ÖVP über Darabos "entsetzt"

Die ÖVP zeigt sich entsetzt über die Abberufung von Generalstabschef Edmund Entacher. ÖVP-Vertreter fürchten nach der Entlassung Entachers durch SPÖ-Verteidigungsminister Norbert Darabos um das gute Klima in der Regierungszusammenarbeit. Bundeskanzler Werner Faymann (SPÖ) gibt sich unbeeindruckt.
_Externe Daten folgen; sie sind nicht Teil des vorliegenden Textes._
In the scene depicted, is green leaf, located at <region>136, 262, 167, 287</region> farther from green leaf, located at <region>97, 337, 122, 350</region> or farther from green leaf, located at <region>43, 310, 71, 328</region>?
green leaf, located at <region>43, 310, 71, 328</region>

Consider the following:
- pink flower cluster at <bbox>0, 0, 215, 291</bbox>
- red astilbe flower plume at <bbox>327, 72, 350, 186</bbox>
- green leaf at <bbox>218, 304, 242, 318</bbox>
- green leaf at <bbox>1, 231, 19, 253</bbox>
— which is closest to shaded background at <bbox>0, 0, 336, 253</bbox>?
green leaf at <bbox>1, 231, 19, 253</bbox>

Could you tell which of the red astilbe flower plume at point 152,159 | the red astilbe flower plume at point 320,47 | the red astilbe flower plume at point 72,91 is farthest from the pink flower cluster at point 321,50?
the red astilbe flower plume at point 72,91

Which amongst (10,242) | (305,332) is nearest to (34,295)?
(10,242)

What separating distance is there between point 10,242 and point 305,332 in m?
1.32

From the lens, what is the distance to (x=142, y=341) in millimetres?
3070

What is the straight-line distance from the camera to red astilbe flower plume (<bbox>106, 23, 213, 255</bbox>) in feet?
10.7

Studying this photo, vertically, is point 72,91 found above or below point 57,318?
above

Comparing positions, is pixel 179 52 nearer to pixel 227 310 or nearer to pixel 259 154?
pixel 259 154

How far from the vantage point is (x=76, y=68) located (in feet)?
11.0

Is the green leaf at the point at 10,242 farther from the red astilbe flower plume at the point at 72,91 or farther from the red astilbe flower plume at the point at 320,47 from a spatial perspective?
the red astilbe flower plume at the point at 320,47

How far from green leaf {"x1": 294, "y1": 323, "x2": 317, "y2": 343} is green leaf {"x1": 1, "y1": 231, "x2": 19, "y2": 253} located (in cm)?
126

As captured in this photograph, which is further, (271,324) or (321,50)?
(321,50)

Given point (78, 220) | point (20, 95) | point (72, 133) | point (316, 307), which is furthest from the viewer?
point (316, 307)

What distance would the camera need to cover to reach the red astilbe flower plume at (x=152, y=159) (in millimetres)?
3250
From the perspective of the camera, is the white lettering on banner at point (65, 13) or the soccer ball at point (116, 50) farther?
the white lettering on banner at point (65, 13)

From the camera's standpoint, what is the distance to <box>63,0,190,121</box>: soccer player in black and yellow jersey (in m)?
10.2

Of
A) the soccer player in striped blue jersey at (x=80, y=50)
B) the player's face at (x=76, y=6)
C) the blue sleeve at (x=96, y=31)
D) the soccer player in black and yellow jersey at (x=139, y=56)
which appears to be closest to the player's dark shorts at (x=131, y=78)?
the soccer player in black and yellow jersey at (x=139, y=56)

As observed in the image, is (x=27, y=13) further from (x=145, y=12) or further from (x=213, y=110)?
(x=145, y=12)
Mittagsjournal, 25.01.2011

"Vertrauen massiv erschüttert"

ÖVP-Klubobmann Karlheinz Kopf sah vor dem Ministerrat am Dienstag "Sprengsätze" gelegt, die nicht optimal für den Zustand in dieser Koalition seien. Für Außenminister Michael Spindelegger ist die Vorgehensweise des Verteidigungsministers "sehr bedenklich". "Ich bin wirklich entsetzt", so Kopf. Darabos scheine alle aus dem Weg räumen zu wollen, die nicht die Position der SPÖ vertreten. "Das ist ein Demokratie-Verständnis, das wirklich jeder Beschreibung spottet". Das Vertrauen in Darabos sei "massiv erschüttert", so der ÖVP-Klubobmann. Es könne nicht sein, dass ein Bundesminister Parteiinteressen so über das Staatsinteresse stelle. Kopf appellierte an Bundespräsident Heinz Fischer, den Minister "deutlich zur Ordnung zu rufen".

"Begründung hält nicht"

Auch Außenminister Michael Spindelegger (ÖVP) sieht Darabos in seiner Vorgehensweise parteipolitisch getrieben. "Das ist ein Bild, das wirklich einmalig in der Republik ist". Die Begründung des Verteidigungsministers für die Absetzung Entachers halte weder rechtlich noch politisch. Scharfe Kritik an Darabos äußerte auch Innenministerin Maria Fekter (ÖVP). Sie spricht von Chaos im Verteidigungsministerium.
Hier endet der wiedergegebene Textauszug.